THE PROBLEM:
Answer these questions using the essay on dictatorship:
(a) What country is Bobi Wine from?
(b) What did Museveni have the military raid the day before?
(c) What did the greengrocer have in his shop window in The Greengrocer's Revolution?

All day I had listened to brave and inspiring people who stood up against brutal dictatorships. People who had spent years in solitary confinement but still continued the fight. These people give me a lot of positive energy.
At the same time, during such a day, I think more about dictatorship and oppression than on any other day of the year. In the evening, I had also watched a documentary about Bobi Wine. A rapper and artist from Uganda who started protesting against dictator Yoweri Museveni in his songs. The people liked it, Bobi Wine was elected to parliament and decided to challenge Museveni in the presidential "election". Of course, the dictator could not tolerate this, and Wine was beaten and imprisoned, and many of his supporters were killed.
Bobi Wine should have been in Copenhagen, but he couldn't come. Museveni had the military raid Wine's party headquarters the day before.
Why do we accept dictatorship?
How can we accept this, I thought over and over on my way to the hotel. How can it be that in 2024 we still have dictatorship in the world? How can it be allowed to exist? How can we accept this?
That’s when it hit me. We live in a lie.
In The Greengrocer's Revolution, I wrote about how, by having a communist sign in the window of his shop, he contributed to the lie that upheld the system. The whole system is built on a lie, and when no one takes down the sign, everyone contributes to maintaining it. To accepting the system.
If the greengrocer takes down the sign, he stops living a lie and instead begins to live in the truth, as Vaclav Havel wrote. In a system built on a lie, a truth is a crack in the system. That’s where the light comes in.
There is a crack, a crack in everything
That's how the light gets in
Leonard Cohen
We have a world order that accepts dictatorship. We don't like it, we criticize it, but at the same time, these dictators have voting rights in the UN, sit on the UN Human Rights Council, and are members of numerous international organizations. We welcome them on state visits. We call them president, even though they have stolen the title.
The strongest force for progress
Democracy is the strongest force for progress, development, and prosperity that we have come up with. There is nothing more important than for all people to live in a democracy. In a world with only democracy, we will have solved all of humanity's major problems. Such a world will be dramatically different.
By accepting dictatorships the way we do, we live in the lie that upholds the system. Which contributes to their existence, which makes it harder for democracy activists to win.
We should stop accepting them. Not just say we dislike them, but continue to treat dictators as our equals.
Stop accepting them will not change anything overnight. But just like when someone shouts "The Emperor is naked!" and just like when the greengrocer takes down the sign, it means we stop living a lie and start living in the truth. A crack emerges in the system – and that's where the light gets in.

DATA:
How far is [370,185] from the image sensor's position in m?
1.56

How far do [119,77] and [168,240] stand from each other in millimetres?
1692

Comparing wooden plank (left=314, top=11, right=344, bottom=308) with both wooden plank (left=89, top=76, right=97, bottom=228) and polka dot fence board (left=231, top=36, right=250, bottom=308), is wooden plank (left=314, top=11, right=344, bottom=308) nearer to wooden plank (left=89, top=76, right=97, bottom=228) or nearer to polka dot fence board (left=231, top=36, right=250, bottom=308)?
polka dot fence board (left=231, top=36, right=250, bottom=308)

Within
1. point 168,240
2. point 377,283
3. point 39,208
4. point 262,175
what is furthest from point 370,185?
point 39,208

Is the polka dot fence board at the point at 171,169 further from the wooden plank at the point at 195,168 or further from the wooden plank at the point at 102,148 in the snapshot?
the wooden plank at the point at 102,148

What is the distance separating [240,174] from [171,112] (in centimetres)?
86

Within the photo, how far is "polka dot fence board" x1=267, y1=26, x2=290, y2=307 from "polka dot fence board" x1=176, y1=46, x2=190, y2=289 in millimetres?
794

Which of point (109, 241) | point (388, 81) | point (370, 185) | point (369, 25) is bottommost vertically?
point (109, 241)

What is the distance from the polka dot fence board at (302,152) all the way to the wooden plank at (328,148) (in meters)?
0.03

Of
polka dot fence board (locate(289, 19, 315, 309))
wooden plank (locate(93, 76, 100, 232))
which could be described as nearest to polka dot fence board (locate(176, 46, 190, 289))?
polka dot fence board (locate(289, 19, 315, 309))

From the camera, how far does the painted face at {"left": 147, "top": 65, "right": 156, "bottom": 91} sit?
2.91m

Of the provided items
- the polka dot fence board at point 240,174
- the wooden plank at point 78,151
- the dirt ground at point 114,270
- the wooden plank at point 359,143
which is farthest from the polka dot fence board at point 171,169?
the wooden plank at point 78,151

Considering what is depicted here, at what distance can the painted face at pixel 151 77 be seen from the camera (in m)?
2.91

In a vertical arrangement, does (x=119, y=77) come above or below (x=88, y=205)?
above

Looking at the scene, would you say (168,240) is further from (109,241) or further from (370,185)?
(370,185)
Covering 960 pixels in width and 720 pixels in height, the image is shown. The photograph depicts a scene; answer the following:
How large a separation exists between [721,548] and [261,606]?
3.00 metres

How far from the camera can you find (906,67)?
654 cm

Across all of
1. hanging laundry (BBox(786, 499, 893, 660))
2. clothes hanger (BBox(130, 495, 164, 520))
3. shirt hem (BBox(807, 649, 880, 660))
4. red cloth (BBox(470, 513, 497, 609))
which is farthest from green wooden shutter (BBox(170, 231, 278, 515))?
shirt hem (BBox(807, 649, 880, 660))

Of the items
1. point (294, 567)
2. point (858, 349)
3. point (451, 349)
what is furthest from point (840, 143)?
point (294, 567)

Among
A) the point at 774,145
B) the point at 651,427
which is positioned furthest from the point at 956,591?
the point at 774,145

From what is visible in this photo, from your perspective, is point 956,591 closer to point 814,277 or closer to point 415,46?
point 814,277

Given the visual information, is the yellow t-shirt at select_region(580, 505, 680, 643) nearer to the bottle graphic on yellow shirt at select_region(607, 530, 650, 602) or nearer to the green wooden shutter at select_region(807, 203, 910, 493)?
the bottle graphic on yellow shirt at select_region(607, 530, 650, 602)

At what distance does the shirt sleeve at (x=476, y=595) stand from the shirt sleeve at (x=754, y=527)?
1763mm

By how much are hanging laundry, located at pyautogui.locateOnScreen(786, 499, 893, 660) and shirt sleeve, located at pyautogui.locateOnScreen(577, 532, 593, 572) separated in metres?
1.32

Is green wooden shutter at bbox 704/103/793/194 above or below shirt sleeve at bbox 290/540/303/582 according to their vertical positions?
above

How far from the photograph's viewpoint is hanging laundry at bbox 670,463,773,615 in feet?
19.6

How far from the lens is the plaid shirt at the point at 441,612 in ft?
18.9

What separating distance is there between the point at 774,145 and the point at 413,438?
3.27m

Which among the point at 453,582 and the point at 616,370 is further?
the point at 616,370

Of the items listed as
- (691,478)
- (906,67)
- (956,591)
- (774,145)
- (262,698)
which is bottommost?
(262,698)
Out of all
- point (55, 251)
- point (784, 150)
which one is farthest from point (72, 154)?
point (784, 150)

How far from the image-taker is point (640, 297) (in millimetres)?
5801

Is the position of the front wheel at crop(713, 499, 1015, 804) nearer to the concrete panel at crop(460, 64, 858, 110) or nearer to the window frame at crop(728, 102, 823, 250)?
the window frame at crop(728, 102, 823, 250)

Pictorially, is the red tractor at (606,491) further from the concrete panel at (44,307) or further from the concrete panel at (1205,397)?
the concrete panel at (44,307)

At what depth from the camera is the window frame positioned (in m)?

SOLUTION FOR THIS PROBLEM:
(a) Uganda.
(b) Bobi Wine's party headquarters.
(c) A communist sign.